# Project Subohm Silverplay RTA Rebuildable Tank Atomizer



## Paulie

Hey all,

I received the SilverPlay tank 4 days ago and have spent some time using it and thought i would add a mini review on the tank below.





​*Here are some of the Tank Features*:

Made from 304 Stainless Steel Construction
22mm in diameter to fit most of your mod flush
Even with such sophisticated internal design, the SilverPlay can still hold an outstanding 3ml of E-Juice
Top THREE layer heat fins are installed to cool down some of the hottest vape
Glass / Stainless Steel Barrel construction to give you that peak window to look at your juice level as well as to serve as a protection to the glass
Chimney is a two piece design, top chimney opening is 6mm in diameter to increase cloud and flavor production
Due to the incredible air vacuum system we put in place, the SilverPlay is leak resistant. From our testing, the SilverPlay has not leaked at all!
Base is a FOUR post design with split center post for ease of build. Center posts are raised slightly to shorten the distance between your coils and the top chimney, results in amazing flavor and vapor production
FOUR deep juice channels total to give you sufficient juice delivery
Total FOUR airflow holes, two gigantic 3mm main airflow holes hits the coils from underneath, two 2mm negative airflow holes to hit the coils from the back
When FOUR airflow holes are open, you are in cloud chasing mode; when two negative airflow holes are blocked off, you are in flavor chasing mode. Two main airflow holes can also be adjustable while the two negative airflow holes are turned off
Adjustable airflow control ring is used for ease of controlling your airflow
Negative Posts are milled to the deck for rigidity and maximum conductivity
Adjustable Copper 510 connection to ensure perfect fit on most mods and to increase conductivity
Beautiful SilverPlay Logo is engraved on the bottom ring
Signature Project Sub-Ohm Logo is engraved on the barrel of the RTA
Precisely Engraved with sophisticated Roman Numeral as the serial number to give you that extreme personal touch!
Comes with signature Project Sub-Ohm Packaging. Elegant and Presentable!
100% Designed, Engineered, Developed in the USA solely by Project Sub-Ohm.
*
Build and Tank usage:*
Once I had given the tank a good clean I then decided to see what would be the best build for it. I then realised that the deck of the tank is very similar to that of a Goblin only that there is more space so that it would be possible to use 24G kanthal. I wanted to test the same build that i had on my Goblin so i could make a better comparison so i decided to use the following build:

26G Dual 8 wrapps on a 2mm ID

Once i had completed the build and wicked the coils the same as you would wick a Goblin i then put the tank back together and noticed that the chimney is bigger than the Goblins.




*Vape Quality*
The first thing you notice when you vape on this tank is the massive clouds and great flavour! I do feel that the flavour is about 10% less than the Goblin though. The one thing that really impressed me was the air configuration and also how nice this tank was to vape on!

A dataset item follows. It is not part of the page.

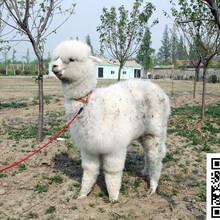 上海羊驼租赁价格出售出租羊驼羊驼养殖场常年供应小羊驼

*Kayfun, Orchid and Russian accessory compatibility*
This was one of the main reasons i wanted this tank as i have lots of old Kayfun and Russian tanks and parts and thought it would be cool to interchange the tank and make it look as well as vape different.

I proceeded to change the following on the SilverPlay over the last few days:

Added the Orchid Pyrex tank and smaller Kayfun chimney
Added the Kayfun and Russian Pyrex and Glass tanks and chimneys
Added a Kayfun Glass Bellcap tank and smaller chimney
After i had made the above configuration changes to the tank i can confirm that the flavour is alot better and also i feel the tank also looks better!




​


















*Summary*
A Great tank which until know i feel is the only new product that can rival the mighty Goblin! With all the cool interchangeable features and configurations and that you can use 24G i feel that this tank is a better buy! Also for the price of 40$ its an attractive deal and hope to see this for sale soon in SA as i would like to by a second one!

Reactions: Like 3 | Winner 4


----------



## Alex

Thanks for the great write up @Paulie, sure looks like a winner.

Reactions: Like 1


----------



## Paulie

Thanks for fixing the heading @Rob Fisher, only realised it and couldn't fix it once i posted which sucks lol


----------



## Rob Fisher

Paulie said:


> Thanks for fixing the heading @Rob Fisher, only realised it and couldn't fix it once i posted which sucks lol



Hehehe only a pleasure @Paulie! I had to take a pill but now all is well!

Reactions: Funny 2


----------



## Paulie

Rob Fisher said:


> Hehehe only a pleasure @Paulie! I had to take a pill but now all is well!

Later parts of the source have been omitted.